Niki Estner said:
I've changed the relevant part this way:
Random rnd = new Random(10);
for (int i=0; i<stringLength; i++)
builder.Append((char)(rnd.Next()%10+'0'));
bigString = builder.ToString();
Console.WriteLine(bigString.Substring(0,20));
Output is: 13771437564146648143.
Well we're at least dealing with the same string then
That gives me roughly the same results for String.IndexOf and using a
regular expression.
And, I wouldn't call it a "problem" ;-)
We don't know the OP's typical data, so random data should give at least a
clue. And I'm using average-case performance.
Well, you're using "whatever case we happen to get" performance -
without knowing anything about the real world data, we don't know what
"average-case" performance is going to be at all. For instance, where
did you get "1234" from? The results change very dramatically if you
change it to "123" for instance, presumably because "123" is found
fairly early in the string, which is where String.IndexOf does better.
(Searching for "123" gives results of 2.89s for String.IndexOf, and
4.52s for regular expressions, for a million iterations (one test
only.))
Yes, but in this case you didn't answer the OP's question, you instead
corrected mine, and I think that's inappropriate unless my answer is wrong.
I'm not sure that "corrected" is the right word for what I did -
certainly "commented on".
I don't think my original reply was wrong: you might want to read it again -
I don't think you would have given that guy a different advice, (at least
considering the performance data I have).

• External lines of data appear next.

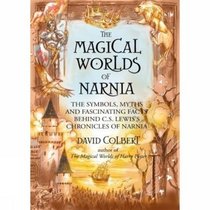 The Magical Worlds of Narnia - A Treasury of Myth and Legends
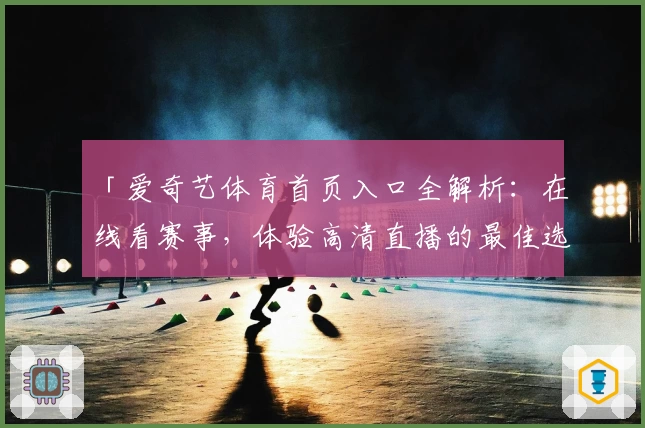 「爱奇艺体育首页入口全解析:在线看赛事,体验高清直播的最佳选择」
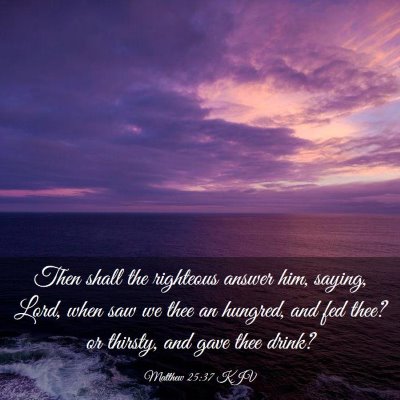 Picture 03 - Matthew 25:37 KJV - Then shall the righteous answer him, saying, - Bible Verse Picture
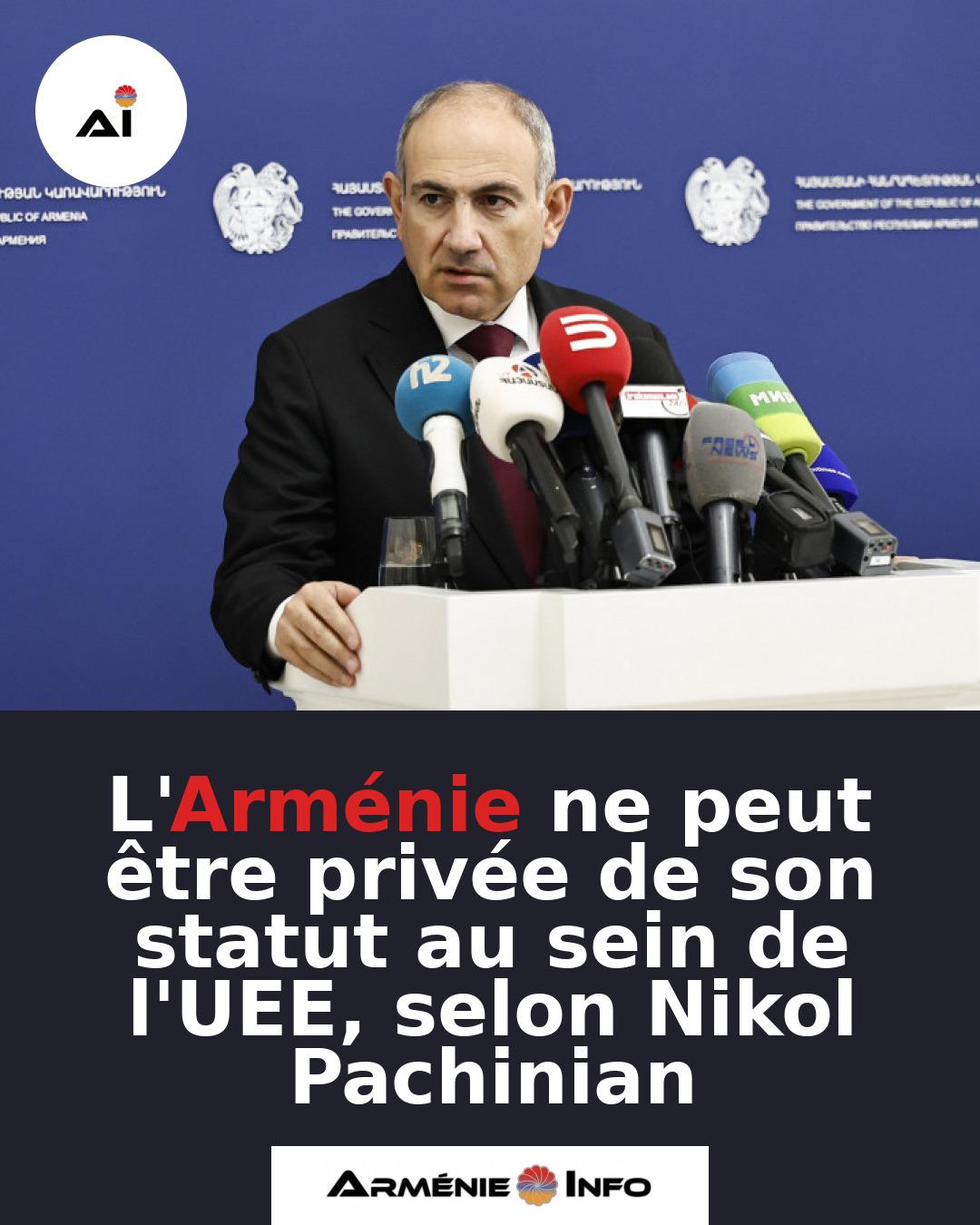 LArmenie-ne-peut-etre-privee-de-son-statut-au-sein-de-lUEE-selon-Nikol-Pachinian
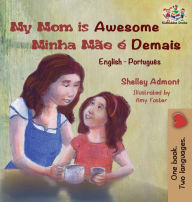 Title: My Mom is Awesome (English Portuguese children's book): Brazilian Portuguese book for kids, Author: Shelley Admont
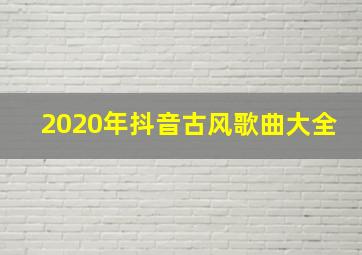 2020年抖音古风歌曲大全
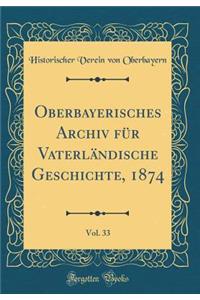 Oberbayerisches Archiv FÃ¼r VaterlÃ¤ndische Geschichte, 1874, Vol. 33 (Classic Reprint)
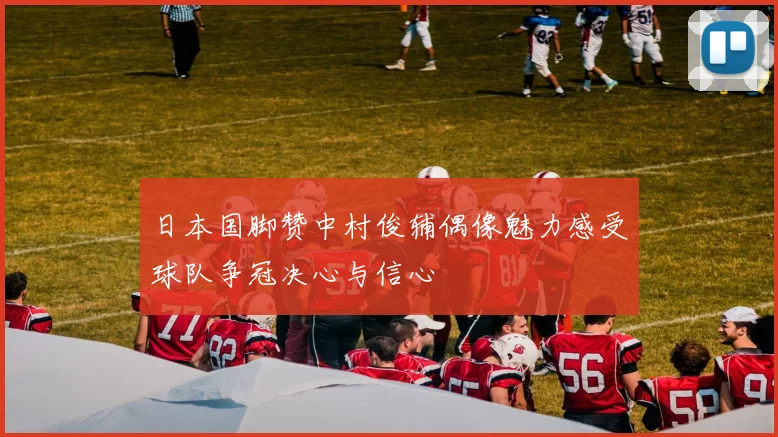 日本国脚赞中村俊辅偶像魅力感受球队争冠决心与信心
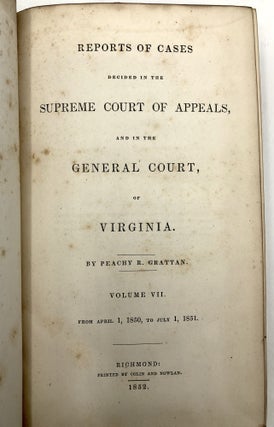 Reports of Cases Decided in the Supreme Court of Appeals, and in the General Court of Virginia, Volume VII (7), From April 1, 1850 to July 1, 1851
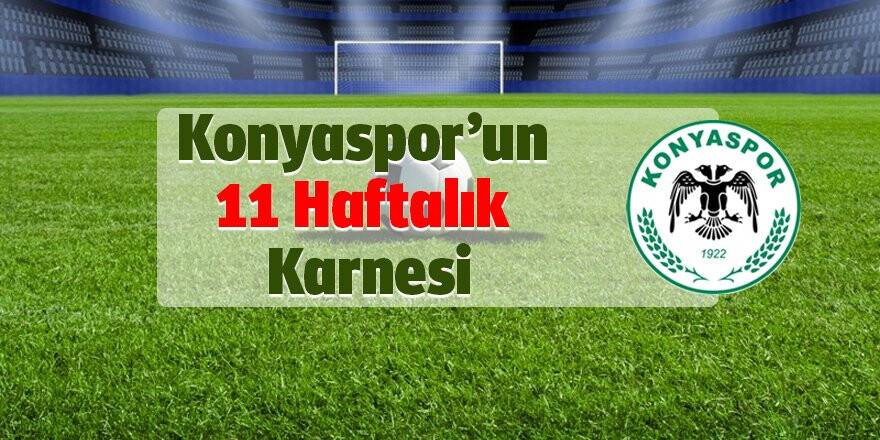 Konyaspor'un 11 Haftalık Karnesi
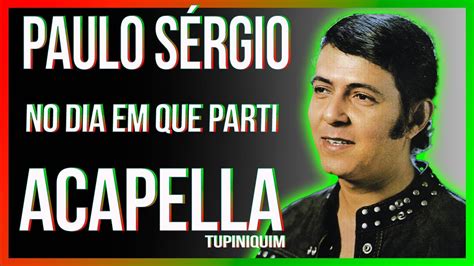 Paulo Sérgio No Dia Em Que Parti Acapella Tupiniquim YouTube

If I'd had the same results you'd had, I would probably have
recommended REs, yes - but definitely with a caveat that it's worth
checking that this really is the performance bottleneck, as IndexOf is
more readable and in most cases has "good enough" performance. When
advocating any "more complex" code for performance reasons, I tend to
put such a caveat in. (I consider regular expressions more complex as
you need to be careful about the search string - if it contains any
characters that are "special" for regexes, you may need to escape them,
for instance.)
Having looked at my reply to you, btw, I noticed I'd used the phrase
"hard-coded", and so I thought I'd apply that to our particular test. I
assume this is pretty much what Boyes-Moore does:
static int Find1234 (string haystack)
{
int index=0;
int max = haystack.Length-3;
while (index < max)
{
if (haystack[index]=='1')
{
if (haystack[index+1]=='2')
{
if (haystack[index+2]=='3')
{
if (haystack[index+3]=='4')
{
return index;
}
else
index += 3;
}
else
index+=2;
}
else
index++;
}
else
index++;
}
return -1;
}
(I think that's correct, isn't it?)
I haven't tried to optimise it any further, but it already just about
out-performs the other ways in a few test cases. (That's not using
compiled reg-exes, admittedly - just your original test code.)